PROVIDED RECORDS Block Start
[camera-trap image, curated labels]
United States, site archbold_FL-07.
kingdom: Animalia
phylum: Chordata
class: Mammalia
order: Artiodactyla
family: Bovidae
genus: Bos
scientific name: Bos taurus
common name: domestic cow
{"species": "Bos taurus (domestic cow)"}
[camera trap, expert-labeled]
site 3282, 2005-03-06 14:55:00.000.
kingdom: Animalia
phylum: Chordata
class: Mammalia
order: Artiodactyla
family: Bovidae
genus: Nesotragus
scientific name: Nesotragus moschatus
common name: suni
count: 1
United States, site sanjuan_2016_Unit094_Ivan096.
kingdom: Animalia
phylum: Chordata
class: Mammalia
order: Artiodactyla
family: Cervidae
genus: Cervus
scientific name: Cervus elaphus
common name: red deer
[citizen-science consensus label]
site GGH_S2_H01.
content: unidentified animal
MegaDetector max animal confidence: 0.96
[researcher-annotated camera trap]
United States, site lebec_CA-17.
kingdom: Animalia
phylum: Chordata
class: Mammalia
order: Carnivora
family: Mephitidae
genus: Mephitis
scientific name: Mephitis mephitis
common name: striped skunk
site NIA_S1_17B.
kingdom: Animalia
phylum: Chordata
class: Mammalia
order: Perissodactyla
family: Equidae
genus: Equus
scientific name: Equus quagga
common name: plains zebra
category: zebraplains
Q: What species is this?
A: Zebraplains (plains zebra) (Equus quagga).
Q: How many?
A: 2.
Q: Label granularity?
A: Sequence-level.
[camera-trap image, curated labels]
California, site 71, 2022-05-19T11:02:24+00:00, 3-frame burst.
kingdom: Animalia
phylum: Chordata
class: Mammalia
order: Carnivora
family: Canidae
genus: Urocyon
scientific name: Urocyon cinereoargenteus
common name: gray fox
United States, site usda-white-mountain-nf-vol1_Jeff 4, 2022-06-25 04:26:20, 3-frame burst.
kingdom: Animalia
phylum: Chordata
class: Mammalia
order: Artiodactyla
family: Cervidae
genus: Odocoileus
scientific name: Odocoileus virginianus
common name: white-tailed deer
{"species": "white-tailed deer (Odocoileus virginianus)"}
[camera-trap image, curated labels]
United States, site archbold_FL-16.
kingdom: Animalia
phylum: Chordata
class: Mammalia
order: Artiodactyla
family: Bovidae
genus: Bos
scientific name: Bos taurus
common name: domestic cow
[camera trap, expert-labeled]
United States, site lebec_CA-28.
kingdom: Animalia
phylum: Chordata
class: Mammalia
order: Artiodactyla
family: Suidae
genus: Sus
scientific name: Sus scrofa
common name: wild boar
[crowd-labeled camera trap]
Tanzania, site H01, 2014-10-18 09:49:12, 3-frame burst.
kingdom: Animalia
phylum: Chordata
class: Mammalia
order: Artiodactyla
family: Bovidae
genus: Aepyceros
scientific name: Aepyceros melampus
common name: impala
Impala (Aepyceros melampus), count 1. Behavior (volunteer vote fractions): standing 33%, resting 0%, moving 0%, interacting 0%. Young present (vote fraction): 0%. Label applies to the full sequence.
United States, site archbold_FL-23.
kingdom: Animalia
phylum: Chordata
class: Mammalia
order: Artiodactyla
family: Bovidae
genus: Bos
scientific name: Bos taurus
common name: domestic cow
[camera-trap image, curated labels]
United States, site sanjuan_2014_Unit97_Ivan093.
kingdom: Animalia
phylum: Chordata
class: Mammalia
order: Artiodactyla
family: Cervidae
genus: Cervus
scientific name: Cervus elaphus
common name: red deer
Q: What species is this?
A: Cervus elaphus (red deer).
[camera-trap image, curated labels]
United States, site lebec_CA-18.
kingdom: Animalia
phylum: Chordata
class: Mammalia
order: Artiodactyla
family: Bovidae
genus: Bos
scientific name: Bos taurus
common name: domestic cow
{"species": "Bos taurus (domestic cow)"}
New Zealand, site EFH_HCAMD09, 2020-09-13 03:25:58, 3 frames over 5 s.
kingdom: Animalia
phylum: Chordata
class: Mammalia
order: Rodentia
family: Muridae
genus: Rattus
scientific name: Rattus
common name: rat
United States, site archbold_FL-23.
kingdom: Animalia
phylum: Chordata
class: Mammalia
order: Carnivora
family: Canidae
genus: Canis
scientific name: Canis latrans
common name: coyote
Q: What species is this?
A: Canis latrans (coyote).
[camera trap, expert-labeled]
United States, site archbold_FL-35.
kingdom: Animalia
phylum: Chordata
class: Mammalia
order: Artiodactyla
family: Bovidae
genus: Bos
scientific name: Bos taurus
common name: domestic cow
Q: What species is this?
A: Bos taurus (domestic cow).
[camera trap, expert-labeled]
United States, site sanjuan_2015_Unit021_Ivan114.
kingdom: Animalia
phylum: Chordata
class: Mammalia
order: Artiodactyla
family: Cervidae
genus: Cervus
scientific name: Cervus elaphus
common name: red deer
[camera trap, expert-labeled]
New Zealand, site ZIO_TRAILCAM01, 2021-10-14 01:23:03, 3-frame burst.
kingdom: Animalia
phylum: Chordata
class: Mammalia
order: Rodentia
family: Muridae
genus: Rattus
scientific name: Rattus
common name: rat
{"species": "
PROVIDED RECORDS Block End
*WORK TASK*. Pick each line holding the word "United" out of the data and copy it.

*RESPONSE BOX*.
United States, site archbold_FL-07.
United States, site sanjuan_2016_Unit094_Ivan096.
United States, site lebec_CA-17.
United States, site usda-white-mountain-nf-vol1_Jeff 4, 2022-06-25 04:26:20, 3-frame burst.
United States, site archbold_FL-16.
United States, site lebec_CA-28.
United States, site archbold_FL-23.
United States, site sanjuan_2014_Unit97_Ivan093.
United States, site lebec_CA-18.
United States, site archbold_FL-23.
United States, site archbold_FL-35.
United States, site sanjuan_2015_Unit021_Ivan114.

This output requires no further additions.